Homogenization and flexibility may seem like opposing terms, but it is precisely standardization that allows for the optimization of space usage and circulation. To homogenize means introducing rigidity, in the sense that it requires defining specific and strict rules, not to go so far as to become exclusive or singular, but rather to modulate to adapt to infinite situations, to fit into multiple contexts.
These are the concepts present in key case studies that are fundamental to Mercedes Pimiento’s research, who has been constructing a complex body of artistic work for years around the relationships between bodies, materials, and architecture.
Some of the case studies that act as triggers for this investigation and practice include Non Stop City, the speculative utopian architectural project developed in the 1970s by the Florentine group Archizoom. The project proposed the dissolution of the city and of architecture itself, replaced instead by a continuous, homogeneous, and potentially infinite interior space where functional suitability was no longer prioritized, but rather maximum flexibility.
Another example is the Free Trade Zones, understood as points of contact between material flows that sustain a specific urban environment —typically peripheral— whose internal urbanism is global, indistinguishable from other logistical and infrastructural enclaves across the planet.
Armazón y envoltura is yet another turn of the screw in an ongoing investigation preceded by earlier projects by Mercedes, such as Superficie neutra (2022–2023), Less than a container load (2023), or Sin título. Una búsqueda que es un tanteo (2024–2025).
It is unusual to literally provide a “framework and enclosure” for a curatorial text with an artist’s previous projects or research, but I do not doubt that in this case, the fairest approach is to acknowledge a long path of theory and practice that resists fragmentation and is essential to understanding the complexity and extraordinary synthesis embodied in the current work.
To omit that would be to hide the structure that sustains this project — one whose very pieces aim to do precisely the opposite: to make visible the behavior of materials and to reveal the infrastructure that supports and enables them.
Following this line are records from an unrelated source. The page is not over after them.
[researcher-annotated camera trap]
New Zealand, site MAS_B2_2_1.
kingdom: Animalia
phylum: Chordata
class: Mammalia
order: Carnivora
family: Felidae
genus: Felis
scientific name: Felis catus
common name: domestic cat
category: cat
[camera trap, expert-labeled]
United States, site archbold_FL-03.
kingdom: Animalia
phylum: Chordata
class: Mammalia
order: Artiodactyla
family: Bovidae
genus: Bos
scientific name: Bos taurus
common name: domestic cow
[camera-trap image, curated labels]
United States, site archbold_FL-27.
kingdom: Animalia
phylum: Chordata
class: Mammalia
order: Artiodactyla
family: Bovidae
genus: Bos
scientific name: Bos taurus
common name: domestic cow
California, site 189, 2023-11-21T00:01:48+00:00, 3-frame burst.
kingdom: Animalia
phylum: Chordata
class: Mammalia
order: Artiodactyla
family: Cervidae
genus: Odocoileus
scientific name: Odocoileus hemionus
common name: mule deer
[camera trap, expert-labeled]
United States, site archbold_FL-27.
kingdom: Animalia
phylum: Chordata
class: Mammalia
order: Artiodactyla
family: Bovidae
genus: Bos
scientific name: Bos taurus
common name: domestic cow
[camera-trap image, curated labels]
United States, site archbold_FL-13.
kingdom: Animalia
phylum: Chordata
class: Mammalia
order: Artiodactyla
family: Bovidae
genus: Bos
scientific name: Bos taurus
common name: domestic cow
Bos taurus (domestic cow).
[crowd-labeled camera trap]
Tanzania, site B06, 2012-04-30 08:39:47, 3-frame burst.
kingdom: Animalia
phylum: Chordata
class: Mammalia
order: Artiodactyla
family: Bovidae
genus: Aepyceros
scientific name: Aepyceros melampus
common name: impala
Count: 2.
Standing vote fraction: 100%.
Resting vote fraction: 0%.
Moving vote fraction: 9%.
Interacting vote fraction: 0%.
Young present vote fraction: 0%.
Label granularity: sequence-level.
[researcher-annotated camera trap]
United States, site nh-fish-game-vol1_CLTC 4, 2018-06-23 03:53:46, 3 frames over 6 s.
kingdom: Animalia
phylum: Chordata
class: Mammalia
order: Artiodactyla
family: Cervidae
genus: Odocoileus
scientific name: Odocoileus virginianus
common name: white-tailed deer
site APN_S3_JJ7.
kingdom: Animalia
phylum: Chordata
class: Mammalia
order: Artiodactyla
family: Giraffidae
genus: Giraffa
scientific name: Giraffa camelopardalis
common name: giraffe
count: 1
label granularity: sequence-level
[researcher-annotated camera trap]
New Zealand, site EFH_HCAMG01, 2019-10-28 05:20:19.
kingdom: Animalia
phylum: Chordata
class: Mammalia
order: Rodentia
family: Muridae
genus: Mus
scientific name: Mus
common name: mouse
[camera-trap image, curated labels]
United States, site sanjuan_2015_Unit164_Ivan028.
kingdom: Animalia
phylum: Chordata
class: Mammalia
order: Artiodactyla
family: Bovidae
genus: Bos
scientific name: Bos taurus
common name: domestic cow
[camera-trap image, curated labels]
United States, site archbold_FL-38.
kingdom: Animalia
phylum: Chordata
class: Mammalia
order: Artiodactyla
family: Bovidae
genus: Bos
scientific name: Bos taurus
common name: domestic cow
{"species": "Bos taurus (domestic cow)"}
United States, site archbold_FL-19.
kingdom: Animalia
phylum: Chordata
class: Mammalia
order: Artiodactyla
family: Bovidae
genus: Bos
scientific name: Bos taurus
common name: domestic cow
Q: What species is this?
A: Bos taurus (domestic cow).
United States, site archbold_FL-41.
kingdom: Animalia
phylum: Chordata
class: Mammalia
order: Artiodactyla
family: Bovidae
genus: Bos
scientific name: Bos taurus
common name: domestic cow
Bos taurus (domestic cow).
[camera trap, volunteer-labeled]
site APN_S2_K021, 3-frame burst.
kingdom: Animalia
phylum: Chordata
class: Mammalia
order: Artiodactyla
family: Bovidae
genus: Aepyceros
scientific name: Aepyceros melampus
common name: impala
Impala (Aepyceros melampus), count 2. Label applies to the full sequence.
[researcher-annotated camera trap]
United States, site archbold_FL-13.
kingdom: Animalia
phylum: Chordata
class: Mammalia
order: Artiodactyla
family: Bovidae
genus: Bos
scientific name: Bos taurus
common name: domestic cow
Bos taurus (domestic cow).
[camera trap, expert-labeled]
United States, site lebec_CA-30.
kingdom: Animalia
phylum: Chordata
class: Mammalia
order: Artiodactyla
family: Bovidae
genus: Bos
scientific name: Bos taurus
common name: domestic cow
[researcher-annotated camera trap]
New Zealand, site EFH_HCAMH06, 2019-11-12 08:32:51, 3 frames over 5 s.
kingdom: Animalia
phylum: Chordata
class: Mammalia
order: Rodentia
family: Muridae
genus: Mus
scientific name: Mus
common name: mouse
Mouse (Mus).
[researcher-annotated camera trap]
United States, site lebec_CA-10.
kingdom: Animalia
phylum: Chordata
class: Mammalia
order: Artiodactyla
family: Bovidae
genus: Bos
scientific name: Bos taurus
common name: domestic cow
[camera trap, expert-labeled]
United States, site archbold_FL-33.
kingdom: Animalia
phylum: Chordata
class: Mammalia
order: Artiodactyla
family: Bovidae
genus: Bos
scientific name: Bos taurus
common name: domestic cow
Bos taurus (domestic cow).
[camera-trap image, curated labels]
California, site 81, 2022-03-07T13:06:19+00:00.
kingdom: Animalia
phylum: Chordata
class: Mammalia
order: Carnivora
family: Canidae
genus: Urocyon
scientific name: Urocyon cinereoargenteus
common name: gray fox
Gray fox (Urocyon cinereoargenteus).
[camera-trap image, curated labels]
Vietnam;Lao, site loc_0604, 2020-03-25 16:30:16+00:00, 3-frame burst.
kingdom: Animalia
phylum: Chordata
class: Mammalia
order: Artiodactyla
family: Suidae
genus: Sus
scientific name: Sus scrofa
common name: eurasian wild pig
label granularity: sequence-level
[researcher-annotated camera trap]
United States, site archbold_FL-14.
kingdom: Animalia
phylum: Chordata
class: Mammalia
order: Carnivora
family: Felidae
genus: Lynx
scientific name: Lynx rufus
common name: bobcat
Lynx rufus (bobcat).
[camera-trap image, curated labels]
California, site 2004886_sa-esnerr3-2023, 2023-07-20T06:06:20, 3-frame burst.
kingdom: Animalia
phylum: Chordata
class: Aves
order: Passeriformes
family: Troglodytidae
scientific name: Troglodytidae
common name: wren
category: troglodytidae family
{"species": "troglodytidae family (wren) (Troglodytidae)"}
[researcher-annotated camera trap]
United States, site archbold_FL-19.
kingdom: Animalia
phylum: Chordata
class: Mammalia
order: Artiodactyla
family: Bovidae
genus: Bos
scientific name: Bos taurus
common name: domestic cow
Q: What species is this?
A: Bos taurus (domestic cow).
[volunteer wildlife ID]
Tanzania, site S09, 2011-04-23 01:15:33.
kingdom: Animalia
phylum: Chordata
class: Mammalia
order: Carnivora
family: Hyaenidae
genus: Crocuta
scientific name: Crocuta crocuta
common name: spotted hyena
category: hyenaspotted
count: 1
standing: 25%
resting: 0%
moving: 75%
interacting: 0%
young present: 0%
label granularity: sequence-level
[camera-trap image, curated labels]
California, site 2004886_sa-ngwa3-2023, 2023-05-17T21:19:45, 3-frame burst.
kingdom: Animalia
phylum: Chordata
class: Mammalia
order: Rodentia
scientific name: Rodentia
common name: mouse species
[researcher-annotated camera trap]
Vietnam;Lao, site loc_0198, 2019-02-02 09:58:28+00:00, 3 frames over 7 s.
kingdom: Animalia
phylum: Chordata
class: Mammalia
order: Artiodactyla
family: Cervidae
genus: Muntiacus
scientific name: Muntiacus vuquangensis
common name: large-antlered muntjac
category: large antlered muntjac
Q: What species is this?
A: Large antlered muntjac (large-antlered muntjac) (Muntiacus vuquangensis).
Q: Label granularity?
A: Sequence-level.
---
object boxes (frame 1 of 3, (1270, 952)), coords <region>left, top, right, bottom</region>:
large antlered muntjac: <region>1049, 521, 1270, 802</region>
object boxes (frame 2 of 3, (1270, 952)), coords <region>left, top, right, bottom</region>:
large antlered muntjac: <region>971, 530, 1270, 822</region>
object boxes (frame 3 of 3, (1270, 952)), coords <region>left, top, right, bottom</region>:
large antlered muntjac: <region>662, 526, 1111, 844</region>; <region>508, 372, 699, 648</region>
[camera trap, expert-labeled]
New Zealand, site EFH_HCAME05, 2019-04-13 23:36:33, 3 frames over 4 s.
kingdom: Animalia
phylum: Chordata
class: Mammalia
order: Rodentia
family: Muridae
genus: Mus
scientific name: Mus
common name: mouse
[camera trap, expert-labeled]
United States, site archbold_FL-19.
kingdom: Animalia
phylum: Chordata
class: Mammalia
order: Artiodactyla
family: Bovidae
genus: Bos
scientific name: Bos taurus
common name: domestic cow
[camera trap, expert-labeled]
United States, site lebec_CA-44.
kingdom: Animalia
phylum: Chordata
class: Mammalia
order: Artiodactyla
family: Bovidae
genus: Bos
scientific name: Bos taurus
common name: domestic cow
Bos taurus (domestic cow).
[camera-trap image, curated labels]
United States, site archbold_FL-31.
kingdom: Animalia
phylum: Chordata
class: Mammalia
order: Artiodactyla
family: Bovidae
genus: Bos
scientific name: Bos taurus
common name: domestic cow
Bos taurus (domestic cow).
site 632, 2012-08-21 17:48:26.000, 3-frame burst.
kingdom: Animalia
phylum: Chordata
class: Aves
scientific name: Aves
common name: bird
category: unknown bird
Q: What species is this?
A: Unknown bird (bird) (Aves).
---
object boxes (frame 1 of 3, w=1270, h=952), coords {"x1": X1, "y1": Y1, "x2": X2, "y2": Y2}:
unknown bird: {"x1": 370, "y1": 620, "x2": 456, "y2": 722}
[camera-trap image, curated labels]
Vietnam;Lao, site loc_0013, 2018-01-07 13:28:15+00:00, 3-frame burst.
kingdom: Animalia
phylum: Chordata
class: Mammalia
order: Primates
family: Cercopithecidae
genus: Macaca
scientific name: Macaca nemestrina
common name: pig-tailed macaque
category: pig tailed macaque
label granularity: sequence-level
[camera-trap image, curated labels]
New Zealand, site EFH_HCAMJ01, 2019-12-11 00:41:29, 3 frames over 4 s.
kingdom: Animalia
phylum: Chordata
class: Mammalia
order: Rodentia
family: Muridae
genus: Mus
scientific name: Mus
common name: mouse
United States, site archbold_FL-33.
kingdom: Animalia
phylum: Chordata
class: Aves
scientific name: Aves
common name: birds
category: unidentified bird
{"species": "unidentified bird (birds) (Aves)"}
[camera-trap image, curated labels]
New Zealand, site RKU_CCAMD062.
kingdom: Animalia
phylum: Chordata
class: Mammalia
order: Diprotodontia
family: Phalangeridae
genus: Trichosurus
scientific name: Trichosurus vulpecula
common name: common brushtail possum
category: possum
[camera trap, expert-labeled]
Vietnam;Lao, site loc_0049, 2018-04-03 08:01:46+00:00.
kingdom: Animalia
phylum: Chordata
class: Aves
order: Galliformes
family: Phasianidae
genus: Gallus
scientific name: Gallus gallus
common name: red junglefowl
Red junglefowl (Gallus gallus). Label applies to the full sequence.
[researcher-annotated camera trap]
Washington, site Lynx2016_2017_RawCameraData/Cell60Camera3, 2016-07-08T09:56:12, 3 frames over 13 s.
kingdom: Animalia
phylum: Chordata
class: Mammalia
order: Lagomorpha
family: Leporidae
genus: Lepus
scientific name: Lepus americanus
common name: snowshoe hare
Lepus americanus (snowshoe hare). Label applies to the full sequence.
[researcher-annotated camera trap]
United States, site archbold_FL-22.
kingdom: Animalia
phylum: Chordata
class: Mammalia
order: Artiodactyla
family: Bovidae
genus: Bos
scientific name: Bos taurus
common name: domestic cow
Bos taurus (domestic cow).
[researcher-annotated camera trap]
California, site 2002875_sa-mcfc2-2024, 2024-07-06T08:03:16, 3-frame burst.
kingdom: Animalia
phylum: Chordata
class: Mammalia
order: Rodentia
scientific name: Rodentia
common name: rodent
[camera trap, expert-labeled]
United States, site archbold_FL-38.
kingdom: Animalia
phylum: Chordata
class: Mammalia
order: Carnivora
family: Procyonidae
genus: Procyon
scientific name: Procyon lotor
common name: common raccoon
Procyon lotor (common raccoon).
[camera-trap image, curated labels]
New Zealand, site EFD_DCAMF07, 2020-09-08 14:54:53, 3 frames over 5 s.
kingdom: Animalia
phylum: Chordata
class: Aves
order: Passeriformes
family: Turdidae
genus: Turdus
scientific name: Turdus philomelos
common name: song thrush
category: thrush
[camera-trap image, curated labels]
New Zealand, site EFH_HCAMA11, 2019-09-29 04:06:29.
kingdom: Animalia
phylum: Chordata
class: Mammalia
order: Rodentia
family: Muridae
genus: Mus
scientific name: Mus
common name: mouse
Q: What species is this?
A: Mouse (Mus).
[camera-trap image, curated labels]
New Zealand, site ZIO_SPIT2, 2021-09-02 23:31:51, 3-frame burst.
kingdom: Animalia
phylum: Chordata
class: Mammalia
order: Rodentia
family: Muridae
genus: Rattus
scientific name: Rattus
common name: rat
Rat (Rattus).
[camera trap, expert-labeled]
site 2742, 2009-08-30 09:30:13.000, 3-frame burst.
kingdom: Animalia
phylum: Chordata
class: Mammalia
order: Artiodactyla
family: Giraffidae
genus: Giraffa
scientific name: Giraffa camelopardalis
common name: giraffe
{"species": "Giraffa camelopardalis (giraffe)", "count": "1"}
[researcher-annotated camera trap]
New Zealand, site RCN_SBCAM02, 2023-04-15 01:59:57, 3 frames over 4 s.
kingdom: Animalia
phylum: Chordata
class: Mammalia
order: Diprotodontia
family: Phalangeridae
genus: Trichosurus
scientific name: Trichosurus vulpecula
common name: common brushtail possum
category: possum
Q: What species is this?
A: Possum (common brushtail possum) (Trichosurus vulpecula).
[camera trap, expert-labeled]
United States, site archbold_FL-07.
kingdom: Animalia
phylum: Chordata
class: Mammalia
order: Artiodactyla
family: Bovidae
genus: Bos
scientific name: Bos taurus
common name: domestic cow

The pieces that make up the exhibition are arranged according to the linear tendency of the gallery space itself, which could stretch into infinity. Their specific placement seems to follow a pattern based on groupings and repetitions that could form part of a grid, establishing a continuous rhythm.
The size of the pieces is comparable to the human body: we cannot hold them, but neither do they contain us; their scale lies somewhere between the domestic and the structural, turning our own bodies into just another module within the grid.
These groupings speak to us of container and content: they are pieces that can, in a sense, contain – which is why concave and convex surfaces are so present – yet they are composed of the very materials they contain. The groupings also reveal the artistic process undertaken by the artist in their making.
As if we were witnessing an animal that has just shed its skin, we see the behavior of the materials through their different phases, visible through the infrastructures that have supported them. The materials used in the process are still present — there is nothing hidden.
Thus, a fiberglass and resin cylinder — materials often considered unattractive by conventional aesthetic standards — visibly holds within it half a cylinder of beeswax; or a silicone mold rests on MDF, very near a plaster piece that also served as a mold for another half-sphere made of paraffin and vegetable wax.
One could go on almost endlessly in this play of inside and outside, of frameworks and enclosures that, in some way, flatten — or rather elevate — all materials to an equal footing, democratizing them, making them interchangeable.
Beyond the grid formed by the arrangement of the pieces, the behavior of the materials themselves generates, in some cases, their own textures and rhythms. The paraffin pieces produce patterns linked to the bell curve. Meanwhile, the beeswax pieces reveal contraction patterns that emerge when the material shifts from a liquid to a solid state, corresponding to what are known as Turing patterns —stripes and dots that arise naturally from a uniform and homogeneous state. Precisely —and to bring this meta-project, which also tends toward infinity, to a close— the same political intention the aforementioned utopian architectural projects sought to achieve.